Pitched as “Home Alone on acid.”

Genre: Magical Realism
Premise: An eleven-year-old boy left alone while his parents vacation stumbles upon a surreal late-night TV broadcast of lizard musicians, leading him into a strange adventure through Chicago’s hidden corners where he runs into a bizarre guy known as The Chicken Man.
About: Recently, Benny Safdie debuted his The Rock film, The Smashing Machine, at the Venice Film Festival, where Safdie took home the ‘Best Director’ trophy. The two must have had a great time working together because, just yesterday, they announced that they were making another movie. This is the first time Safdie is using material other than his own for a film. Lizard Music was published in 1976 by Daniel Pinkwater. It is considered a cult classic in children’s literature, combining a basic story about a kid home alone with a tone that embraces the drug-fueled craze of America’s wildest decade.
Writer: Daniel Pinkwater
Details: about 170 pages

Believe it or not, I do appreciate good directing. It’s not all about the screenwriting for me.

But there really aren’t many interesting directors left. Marvel has turned the profession into a glorified TV director gig, where you’re a hired hand that makes sure you get all the required shots for the day. Try to impose your artistic vision and you get canceled faster than Roseanne.

▶ **REQUIREMENT**:
For each statement, answer yes or no according to the Lizard Music write-up, and quote the words from it that decide the answer. 1. Lizard Music came out in the 1980s. 2. The boy at the center of the story is eleven years old. 3. The new project is the first time Safdie is making a film from material he didn't write.

▶ **INFORMATION SUPPLIED**:
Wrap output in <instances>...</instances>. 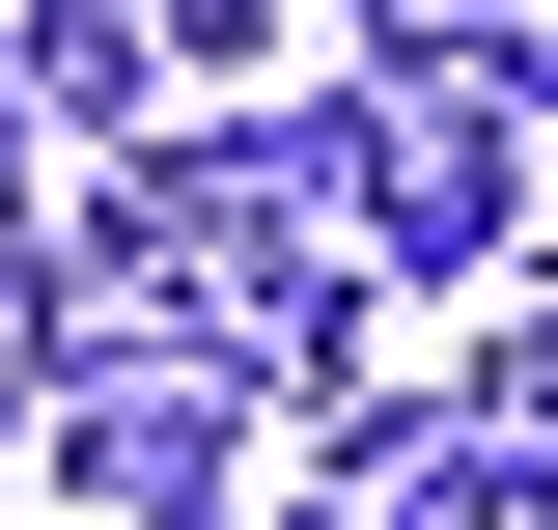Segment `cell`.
<instances>
[{"label": "cell", "mask_w": 558, "mask_h": 530, "mask_svg": "<svg viewBox=\"0 0 558 530\" xmlns=\"http://www.w3.org/2000/svg\"><path fill=\"white\" fill-rule=\"evenodd\" d=\"M252 392L223 363H57V530H223Z\"/></svg>", "instance_id": "cell-1"}, {"label": "cell", "mask_w": 558, "mask_h": 530, "mask_svg": "<svg viewBox=\"0 0 558 530\" xmlns=\"http://www.w3.org/2000/svg\"><path fill=\"white\" fill-rule=\"evenodd\" d=\"M140 84H168V28H57V0L0 28V140H112Z\"/></svg>", "instance_id": "cell-2"}, {"label": "cell", "mask_w": 558, "mask_h": 530, "mask_svg": "<svg viewBox=\"0 0 558 530\" xmlns=\"http://www.w3.org/2000/svg\"><path fill=\"white\" fill-rule=\"evenodd\" d=\"M475 419H531V447H558V279H502V308H475Z\"/></svg>", "instance_id": "cell-3"}, {"label": "cell", "mask_w": 558, "mask_h": 530, "mask_svg": "<svg viewBox=\"0 0 558 530\" xmlns=\"http://www.w3.org/2000/svg\"><path fill=\"white\" fill-rule=\"evenodd\" d=\"M223 530H363V503H223Z\"/></svg>", "instance_id": "cell-4"}]
</instances>
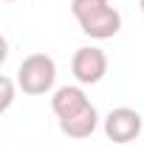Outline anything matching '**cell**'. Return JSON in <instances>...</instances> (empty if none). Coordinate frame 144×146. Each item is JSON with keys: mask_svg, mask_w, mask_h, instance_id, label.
<instances>
[{"mask_svg": "<svg viewBox=\"0 0 144 146\" xmlns=\"http://www.w3.org/2000/svg\"><path fill=\"white\" fill-rule=\"evenodd\" d=\"M144 121L136 110L130 107H116L105 115V135H108L113 143H130L141 135Z\"/></svg>", "mask_w": 144, "mask_h": 146, "instance_id": "4", "label": "cell"}, {"mask_svg": "<svg viewBox=\"0 0 144 146\" xmlns=\"http://www.w3.org/2000/svg\"><path fill=\"white\" fill-rule=\"evenodd\" d=\"M71 14L90 39H110L122 28V14L110 0H71Z\"/></svg>", "mask_w": 144, "mask_h": 146, "instance_id": "1", "label": "cell"}, {"mask_svg": "<svg viewBox=\"0 0 144 146\" xmlns=\"http://www.w3.org/2000/svg\"><path fill=\"white\" fill-rule=\"evenodd\" d=\"M0 87H3V98H0V112H6V110L11 107V101H14V82H11L9 76H3V79H0Z\"/></svg>", "mask_w": 144, "mask_h": 146, "instance_id": "7", "label": "cell"}, {"mask_svg": "<svg viewBox=\"0 0 144 146\" xmlns=\"http://www.w3.org/2000/svg\"><path fill=\"white\" fill-rule=\"evenodd\" d=\"M99 127V112L96 107L90 104L85 112H79V115H73L68 121H59V129L68 135V138H76V141H82V138H90L93 132Z\"/></svg>", "mask_w": 144, "mask_h": 146, "instance_id": "6", "label": "cell"}, {"mask_svg": "<svg viewBox=\"0 0 144 146\" xmlns=\"http://www.w3.org/2000/svg\"><path fill=\"white\" fill-rule=\"evenodd\" d=\"M139 6H141V11H144V0H139Z\"/></svg>", "mask_w": 144, "mask_h": 146, "instance_id": "8", "label": "cell"}, {"mask_svg": "<svg viewBox=\"0 0 144 146\" xmlns=\"http://www.w3.org/2000/svg\"><path fill=\"white\" fill-rule=\"evenodd\" d=\"M90 107V98L85 96L82 87H71V84H65V87H59V90L51 96V110H54V115L59 121H68L73 115H79V112H85Z\"/></svg>", "mask_w": 144, "mask_h": 146, "instance_id": "5", "label": "cell"}, {"mask_svg": "<svg viewBox=\"0 0 144 146\" xmlns=\"http://www.w3.org/2000/svg\"><path fill=\"white\" fill-rule=\"evenodd\" d=\"M71 73L79 84H99L108 73V54L102 48H79L71 59Z\"/></svg>", "mask_w": 144, "mask_h": 146, "instance_id": "3", "label": "cell"}, {"mask_svg": "<svg viewBox=\"0 0 144 146\" xmlns=\"http://www.w3.org/2000/svg\"><path fill=\"white\" fill-rule=\"evenodd\" d=\"M57 82V62L48 54H28L17 68V87L28 96H42Z\"/></svg>", "mask_w": 144, "mask_h": 146, "instance_id": "2", "label": "cell"}, {"mask_svg": "<svg viewBox=\"0 0 144 146\" xmlns=\"http://www.w3.org/2000/svg\"><path fill=\"white\" fill-rule=\"evenodd\" d=\"M6 3H11V0H6Z\"/></svg>", "mask_w": 144, "mask_h": 146, "instance_id": "9", "label": "cell"}]
</instances>
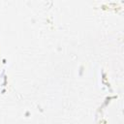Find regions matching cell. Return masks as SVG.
<instances>
[{
    "label": "cell",
    "mask_w": 124,
    "mask_h": 124,
    "mask_svg": "<svg viewBox=\"0 0 124 124\" xmlns=\"http://www.w3.org/2000/svg\"><path fill=\"white\" fill-rule=\"evenodd\" d=\"M0 62H1V58H0Z\"/></svg>",
    "instance_id": "6da1fadb"
}]
</instances>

▶ **WRITTEN SOLUTION**:
1. No: "Lizard Music was published in 1976 by Daniel Pinkwater."
2. Yes: "An eleven-year-old boy left alone while his parents vacation"
3. Yes: "This is the first time Safdie is using material other than his own for a film."